I do not oppose filming, but some of it is way out of line, in my opinion.


----------



## hillman (Jul 27, 2014)

The reactions are to the banning _idea_, not to the proposed law. It is possible that Texas is not fubar.


----------



## SailDesign (Jul 17, 2014)

hillman said:


> The reactions are to the banning _idea_, not to the proposed law. It is possible that Texas is not fubar.


Say it ain't so (the Texas part)


----------



## hillman (Jul 27, 2014)

SailDesign said:


> Say it ain't so (the Texas part)


Are you going for the double negative there? 

I'm pretty sure that Texas is not fubar, but it would take some work; repairs that Texans would have to do themselves, because they sure as hell don't want help.


----------



## SailDesign (Jul 17, 2014)

hillman said:


> Are you going for the double negative there?
> 
> I'm pretty sure that Texas is not fubar, but it would take some work; repairs that Texans would have to do themselves, because they sure as hell don't want help.


Kinda hinting that they MIGHT be fubar even so - but I've lost track of whether that negative is double or not at this point....

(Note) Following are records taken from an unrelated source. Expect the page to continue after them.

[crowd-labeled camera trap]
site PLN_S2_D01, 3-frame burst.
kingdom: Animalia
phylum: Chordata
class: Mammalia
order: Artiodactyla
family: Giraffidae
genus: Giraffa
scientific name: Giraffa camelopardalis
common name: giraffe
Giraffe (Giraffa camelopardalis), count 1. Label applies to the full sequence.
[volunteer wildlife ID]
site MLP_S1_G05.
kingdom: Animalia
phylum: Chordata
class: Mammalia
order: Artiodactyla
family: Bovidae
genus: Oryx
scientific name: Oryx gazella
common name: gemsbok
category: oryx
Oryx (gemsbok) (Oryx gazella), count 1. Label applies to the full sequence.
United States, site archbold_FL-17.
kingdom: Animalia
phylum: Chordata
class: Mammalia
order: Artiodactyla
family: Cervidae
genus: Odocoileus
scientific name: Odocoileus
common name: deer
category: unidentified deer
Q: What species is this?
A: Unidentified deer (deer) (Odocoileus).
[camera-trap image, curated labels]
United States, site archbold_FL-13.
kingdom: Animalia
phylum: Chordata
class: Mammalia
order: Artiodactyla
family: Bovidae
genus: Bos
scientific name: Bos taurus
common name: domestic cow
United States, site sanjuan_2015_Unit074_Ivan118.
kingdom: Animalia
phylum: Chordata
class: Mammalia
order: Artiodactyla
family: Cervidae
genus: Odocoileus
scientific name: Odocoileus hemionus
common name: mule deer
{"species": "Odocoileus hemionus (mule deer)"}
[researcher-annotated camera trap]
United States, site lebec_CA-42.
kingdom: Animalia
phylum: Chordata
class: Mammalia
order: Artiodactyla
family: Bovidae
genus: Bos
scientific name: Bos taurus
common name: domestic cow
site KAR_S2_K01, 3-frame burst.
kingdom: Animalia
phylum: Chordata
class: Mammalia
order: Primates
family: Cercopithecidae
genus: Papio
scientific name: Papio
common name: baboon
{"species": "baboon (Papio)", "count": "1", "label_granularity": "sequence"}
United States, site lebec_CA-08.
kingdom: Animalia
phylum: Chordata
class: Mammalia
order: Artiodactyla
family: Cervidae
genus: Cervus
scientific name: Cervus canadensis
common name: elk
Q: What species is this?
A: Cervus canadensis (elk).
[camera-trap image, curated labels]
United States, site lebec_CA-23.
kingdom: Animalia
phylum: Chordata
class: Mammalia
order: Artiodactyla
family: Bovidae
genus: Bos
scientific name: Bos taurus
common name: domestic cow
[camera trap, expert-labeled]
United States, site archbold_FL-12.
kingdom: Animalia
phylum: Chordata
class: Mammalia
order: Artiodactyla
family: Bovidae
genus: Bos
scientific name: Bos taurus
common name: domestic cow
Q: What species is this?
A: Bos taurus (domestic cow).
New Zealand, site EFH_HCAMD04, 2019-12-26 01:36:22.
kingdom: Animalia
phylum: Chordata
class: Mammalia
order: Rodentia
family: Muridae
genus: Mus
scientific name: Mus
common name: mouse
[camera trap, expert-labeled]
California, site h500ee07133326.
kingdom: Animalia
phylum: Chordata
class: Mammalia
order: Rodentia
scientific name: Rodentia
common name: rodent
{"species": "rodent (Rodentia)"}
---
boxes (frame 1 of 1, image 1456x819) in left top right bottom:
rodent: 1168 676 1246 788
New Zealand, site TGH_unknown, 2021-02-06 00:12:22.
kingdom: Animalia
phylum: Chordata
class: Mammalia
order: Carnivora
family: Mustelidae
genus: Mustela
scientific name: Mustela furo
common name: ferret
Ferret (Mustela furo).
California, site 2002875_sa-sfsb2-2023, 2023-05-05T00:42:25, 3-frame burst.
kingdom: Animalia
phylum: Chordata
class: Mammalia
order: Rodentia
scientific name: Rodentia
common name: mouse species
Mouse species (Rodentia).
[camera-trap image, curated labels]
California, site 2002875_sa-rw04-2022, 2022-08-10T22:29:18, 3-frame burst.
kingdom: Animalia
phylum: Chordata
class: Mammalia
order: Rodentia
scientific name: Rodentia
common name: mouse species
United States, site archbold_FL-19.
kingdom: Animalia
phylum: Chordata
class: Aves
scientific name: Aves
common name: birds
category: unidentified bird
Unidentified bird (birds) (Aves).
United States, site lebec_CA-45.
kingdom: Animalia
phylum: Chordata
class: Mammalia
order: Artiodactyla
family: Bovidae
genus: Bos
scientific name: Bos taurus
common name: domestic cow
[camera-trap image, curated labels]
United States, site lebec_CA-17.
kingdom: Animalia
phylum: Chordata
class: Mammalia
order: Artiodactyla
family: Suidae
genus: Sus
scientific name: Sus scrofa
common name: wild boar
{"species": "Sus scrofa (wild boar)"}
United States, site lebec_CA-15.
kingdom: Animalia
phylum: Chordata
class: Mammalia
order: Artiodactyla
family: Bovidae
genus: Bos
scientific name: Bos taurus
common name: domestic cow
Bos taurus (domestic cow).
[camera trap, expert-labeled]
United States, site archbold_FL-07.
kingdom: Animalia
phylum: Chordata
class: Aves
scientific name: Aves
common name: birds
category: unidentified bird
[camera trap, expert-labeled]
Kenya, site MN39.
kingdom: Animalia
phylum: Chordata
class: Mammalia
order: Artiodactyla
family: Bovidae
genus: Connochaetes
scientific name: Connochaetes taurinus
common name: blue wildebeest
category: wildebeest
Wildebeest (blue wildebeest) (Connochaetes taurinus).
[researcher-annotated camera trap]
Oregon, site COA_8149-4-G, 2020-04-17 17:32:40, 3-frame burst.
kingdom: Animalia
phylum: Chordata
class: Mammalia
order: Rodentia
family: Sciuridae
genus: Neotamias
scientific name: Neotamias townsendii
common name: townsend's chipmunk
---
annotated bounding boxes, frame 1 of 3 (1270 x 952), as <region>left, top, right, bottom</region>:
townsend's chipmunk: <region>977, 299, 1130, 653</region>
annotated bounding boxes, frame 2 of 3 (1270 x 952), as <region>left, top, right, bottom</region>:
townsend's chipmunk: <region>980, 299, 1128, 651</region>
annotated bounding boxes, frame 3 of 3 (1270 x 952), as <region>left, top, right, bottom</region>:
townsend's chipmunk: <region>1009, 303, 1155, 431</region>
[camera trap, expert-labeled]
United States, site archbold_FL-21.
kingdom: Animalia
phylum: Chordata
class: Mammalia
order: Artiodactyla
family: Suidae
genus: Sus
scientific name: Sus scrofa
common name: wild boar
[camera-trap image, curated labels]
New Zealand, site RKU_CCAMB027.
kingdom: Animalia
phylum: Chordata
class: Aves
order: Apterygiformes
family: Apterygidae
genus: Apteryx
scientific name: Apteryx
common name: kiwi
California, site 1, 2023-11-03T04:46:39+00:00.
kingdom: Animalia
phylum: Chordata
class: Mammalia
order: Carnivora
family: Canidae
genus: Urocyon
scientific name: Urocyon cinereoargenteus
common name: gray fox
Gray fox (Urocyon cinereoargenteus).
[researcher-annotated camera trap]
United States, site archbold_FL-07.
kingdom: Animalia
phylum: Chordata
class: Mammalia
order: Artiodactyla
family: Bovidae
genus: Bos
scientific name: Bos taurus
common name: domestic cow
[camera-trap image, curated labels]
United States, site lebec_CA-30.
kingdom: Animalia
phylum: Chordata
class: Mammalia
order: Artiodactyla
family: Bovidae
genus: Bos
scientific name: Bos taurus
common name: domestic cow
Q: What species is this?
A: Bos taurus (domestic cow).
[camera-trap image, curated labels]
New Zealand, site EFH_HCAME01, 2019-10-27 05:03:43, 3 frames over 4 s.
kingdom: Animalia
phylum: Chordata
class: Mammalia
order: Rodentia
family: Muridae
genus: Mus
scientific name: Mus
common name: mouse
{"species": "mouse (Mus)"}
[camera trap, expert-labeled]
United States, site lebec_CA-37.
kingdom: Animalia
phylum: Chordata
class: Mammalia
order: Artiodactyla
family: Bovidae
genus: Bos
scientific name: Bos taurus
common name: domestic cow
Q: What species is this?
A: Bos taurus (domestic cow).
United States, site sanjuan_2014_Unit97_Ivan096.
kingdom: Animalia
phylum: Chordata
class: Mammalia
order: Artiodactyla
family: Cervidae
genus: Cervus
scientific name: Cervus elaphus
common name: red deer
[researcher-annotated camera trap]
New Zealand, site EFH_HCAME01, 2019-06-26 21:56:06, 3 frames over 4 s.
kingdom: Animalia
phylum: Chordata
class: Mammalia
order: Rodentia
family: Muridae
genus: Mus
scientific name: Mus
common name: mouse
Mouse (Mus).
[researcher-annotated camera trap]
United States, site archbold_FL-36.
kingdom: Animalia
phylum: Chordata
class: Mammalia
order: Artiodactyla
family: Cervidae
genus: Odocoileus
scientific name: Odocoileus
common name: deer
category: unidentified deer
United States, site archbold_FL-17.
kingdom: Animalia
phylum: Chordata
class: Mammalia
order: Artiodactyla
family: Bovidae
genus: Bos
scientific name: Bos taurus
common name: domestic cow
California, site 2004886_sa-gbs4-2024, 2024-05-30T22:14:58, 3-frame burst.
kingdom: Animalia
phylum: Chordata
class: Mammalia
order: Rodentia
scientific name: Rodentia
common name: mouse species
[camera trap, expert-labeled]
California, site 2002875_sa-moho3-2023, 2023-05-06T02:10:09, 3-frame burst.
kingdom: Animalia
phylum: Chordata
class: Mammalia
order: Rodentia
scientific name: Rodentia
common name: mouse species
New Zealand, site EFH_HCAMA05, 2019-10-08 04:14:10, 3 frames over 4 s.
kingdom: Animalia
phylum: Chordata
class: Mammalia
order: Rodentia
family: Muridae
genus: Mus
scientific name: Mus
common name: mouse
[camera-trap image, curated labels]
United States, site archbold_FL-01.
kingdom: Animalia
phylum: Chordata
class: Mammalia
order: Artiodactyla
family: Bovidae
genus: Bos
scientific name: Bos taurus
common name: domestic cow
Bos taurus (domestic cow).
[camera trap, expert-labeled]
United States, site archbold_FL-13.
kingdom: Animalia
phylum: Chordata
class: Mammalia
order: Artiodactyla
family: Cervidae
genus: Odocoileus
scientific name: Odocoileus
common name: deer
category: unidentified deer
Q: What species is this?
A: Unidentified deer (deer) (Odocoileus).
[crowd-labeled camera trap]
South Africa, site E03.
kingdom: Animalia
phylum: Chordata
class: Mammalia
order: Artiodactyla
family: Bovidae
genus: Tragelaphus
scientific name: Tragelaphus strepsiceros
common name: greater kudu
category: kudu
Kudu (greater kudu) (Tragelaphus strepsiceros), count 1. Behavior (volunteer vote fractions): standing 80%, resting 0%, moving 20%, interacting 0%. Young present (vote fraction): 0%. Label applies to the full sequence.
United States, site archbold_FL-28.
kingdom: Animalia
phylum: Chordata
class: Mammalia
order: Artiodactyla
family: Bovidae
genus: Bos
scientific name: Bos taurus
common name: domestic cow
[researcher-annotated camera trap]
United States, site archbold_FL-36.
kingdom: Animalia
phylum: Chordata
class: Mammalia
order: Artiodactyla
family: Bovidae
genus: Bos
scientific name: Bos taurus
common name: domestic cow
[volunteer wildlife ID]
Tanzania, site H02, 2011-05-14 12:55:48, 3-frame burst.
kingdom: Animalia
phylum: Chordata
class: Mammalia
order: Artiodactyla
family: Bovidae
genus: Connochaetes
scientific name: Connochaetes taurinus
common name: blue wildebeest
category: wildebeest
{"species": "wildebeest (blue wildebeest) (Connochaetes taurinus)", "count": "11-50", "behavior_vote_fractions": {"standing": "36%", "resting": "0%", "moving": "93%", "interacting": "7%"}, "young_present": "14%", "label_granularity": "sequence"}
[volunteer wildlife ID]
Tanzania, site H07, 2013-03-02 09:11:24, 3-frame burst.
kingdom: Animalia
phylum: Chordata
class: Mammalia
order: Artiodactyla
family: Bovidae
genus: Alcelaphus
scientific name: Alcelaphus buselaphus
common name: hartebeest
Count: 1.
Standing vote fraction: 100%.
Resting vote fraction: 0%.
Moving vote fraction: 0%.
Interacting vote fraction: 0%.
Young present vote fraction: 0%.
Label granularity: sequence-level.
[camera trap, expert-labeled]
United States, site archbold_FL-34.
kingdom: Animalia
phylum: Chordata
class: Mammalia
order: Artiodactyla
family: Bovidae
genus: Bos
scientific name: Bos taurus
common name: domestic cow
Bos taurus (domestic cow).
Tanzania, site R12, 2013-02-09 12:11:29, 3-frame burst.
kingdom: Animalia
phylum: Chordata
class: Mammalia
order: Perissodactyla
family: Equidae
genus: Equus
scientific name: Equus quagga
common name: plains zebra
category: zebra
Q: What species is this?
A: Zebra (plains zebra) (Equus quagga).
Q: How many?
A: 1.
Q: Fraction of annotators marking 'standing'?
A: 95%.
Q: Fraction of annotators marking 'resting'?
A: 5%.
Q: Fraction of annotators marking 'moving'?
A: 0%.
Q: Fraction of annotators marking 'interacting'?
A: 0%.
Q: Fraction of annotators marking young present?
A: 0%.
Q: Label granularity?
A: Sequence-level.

And you are so right about the not wanting to help.


----------



## paratrooper (Feb 1, 2012)

And.....if you are armed, you must stay 100' away. 

Myself, I'd feel better if they stayed 105' away.


----------



## hillman (Jul 27, 2014)

paratrooper said:


> And.....if you are armed, you must stay 100' away.
> 
> Myself, I'd feel better if they stayed 105' away.


Long as the filmer hasn't got the heebies, zoom will close up on the action.


----------



## Cait43 (Apr 4, 2013)

SailDesign said:


> If you actually READ the law, it just states that you must be 25ft away in order to film. What they are trying to do is make sure the filmers are not going to be either in the LEO's way, or likely to get hurt by the "action".
> 
> There is/was no "NO filming" clause. Read the thing again.


*The law also states you must be 100 feet away if armed.*.... The law would prohibit a person stopped by law enforcement from recording the interaction by each other...... So, the law is restrictive in nature and should not be implemented..........


----------



## GCBHM (Mar 24, 2014)

Cait43 said:


> *The law also states you must be 100 feet away if armed.*.... The law would prohibit a person stopped by law enforcement from recording the interaction by each other...... So, the law is restrictive in nature and should not be implemented..........


And I think that was by very clever design. Of course, then maybe we could demand they disarm or move 100' away!


----------